Moving Thoughts
"First, Move Well. Then Move Often." - G Cook
It can look like this. You were busy with grad school, stopped running while writing your thesis, and somehow never got back into it. That was 5 years ago. You have been chained to a desk ever since and have decided that you really want to do the office 5k. So you head out for a mile run, then bump it to two the next time out because a mile has never been anything to you. You do okay with that so the next time out you increase to the 5k distance and feel pleased with yourself. Then you get out of bed two days later and your (insert painful part here) is killing you. You try easing up, changing shoes, but it continues to bother you. This has never been a problem before! What happened?

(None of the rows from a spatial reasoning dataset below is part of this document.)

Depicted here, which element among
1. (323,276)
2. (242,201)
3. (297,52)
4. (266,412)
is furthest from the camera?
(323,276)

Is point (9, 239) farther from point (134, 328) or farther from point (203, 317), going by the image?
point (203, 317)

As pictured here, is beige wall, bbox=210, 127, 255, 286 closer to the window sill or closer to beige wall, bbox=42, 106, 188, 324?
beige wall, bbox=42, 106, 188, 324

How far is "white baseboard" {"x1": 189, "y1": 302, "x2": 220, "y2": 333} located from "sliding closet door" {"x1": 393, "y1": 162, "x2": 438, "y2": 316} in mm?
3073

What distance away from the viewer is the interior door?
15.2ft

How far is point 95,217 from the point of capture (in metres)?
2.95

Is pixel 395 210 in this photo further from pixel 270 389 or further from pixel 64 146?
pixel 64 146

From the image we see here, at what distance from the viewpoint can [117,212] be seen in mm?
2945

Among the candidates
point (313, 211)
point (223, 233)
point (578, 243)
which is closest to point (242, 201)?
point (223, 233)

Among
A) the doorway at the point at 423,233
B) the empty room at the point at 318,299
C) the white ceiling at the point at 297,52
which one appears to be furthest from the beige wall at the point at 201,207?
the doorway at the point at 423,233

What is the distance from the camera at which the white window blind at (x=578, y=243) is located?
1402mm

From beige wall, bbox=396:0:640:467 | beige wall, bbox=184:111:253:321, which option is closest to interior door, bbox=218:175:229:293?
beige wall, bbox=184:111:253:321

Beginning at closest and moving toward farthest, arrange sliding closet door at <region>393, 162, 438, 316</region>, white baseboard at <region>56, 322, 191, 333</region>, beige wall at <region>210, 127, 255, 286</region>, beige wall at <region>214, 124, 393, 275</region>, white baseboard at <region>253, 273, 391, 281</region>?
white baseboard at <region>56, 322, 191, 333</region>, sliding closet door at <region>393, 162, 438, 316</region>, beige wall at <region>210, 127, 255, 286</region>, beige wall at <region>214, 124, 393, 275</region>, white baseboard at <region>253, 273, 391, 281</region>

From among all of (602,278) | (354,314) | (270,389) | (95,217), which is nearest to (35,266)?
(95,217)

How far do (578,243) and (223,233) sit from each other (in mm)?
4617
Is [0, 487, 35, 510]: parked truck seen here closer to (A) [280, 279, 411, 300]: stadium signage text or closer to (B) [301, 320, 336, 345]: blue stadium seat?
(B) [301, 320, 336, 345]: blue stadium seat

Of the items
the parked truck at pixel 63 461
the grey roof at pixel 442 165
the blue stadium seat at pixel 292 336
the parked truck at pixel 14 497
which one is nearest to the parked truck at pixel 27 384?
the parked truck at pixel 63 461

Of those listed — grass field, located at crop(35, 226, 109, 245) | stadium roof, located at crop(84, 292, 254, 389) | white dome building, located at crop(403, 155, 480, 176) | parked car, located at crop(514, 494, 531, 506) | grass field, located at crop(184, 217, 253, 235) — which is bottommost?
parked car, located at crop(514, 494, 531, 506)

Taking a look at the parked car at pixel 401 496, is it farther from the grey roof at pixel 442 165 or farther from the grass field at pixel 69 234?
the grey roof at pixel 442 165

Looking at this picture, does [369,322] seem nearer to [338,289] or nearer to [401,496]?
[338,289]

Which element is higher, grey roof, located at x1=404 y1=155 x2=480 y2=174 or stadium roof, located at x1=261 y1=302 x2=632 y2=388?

The first rule of the Human Body is that it is inherently lazy. It is an efficiency model, and it never does anything that it doesn’t have to do. It will not support the muscle or mobility needed to be agile and resilient if it is not regularly asked to do so. So basically, if you don’t use it you will eventually lose it. This creep of lost potential occurs across all systems in the body – neurological, musculoskeletal, cardiovascular, respiratory - turns out they are all connected and dependent upon each other. From a musculoskeletal and neuromuscular standpoint, lost mobility, strength, stability, and motor patterning can happen so slowly it is hard to notice – until it hits critical mass or you try to do something that you need it for and find it lacking.
What happened to that body that was sitting at a desk for 5 years while the markets rose, fell, and rose again? The ankles froze up, the hamstrings and hip flexors shortened, the thoracic spine tilted forward and petrified, the shoulders rounded in, and the stabilizer musculature forgot how to work. Muscle mass was replaced by tissue less desirable, blood supply to soft tissue dried up reducing healing capacity, gas exchange and fuel burn became inefficient, the bones in the feet and legs got softer, the cartilage and discs became less squishy, and the body found a new balance point in all this murk that it decided was its new normal. It became a markedly different body from what it was before the grad school thesis when running a few miles was nothing to it. It stopped moving well.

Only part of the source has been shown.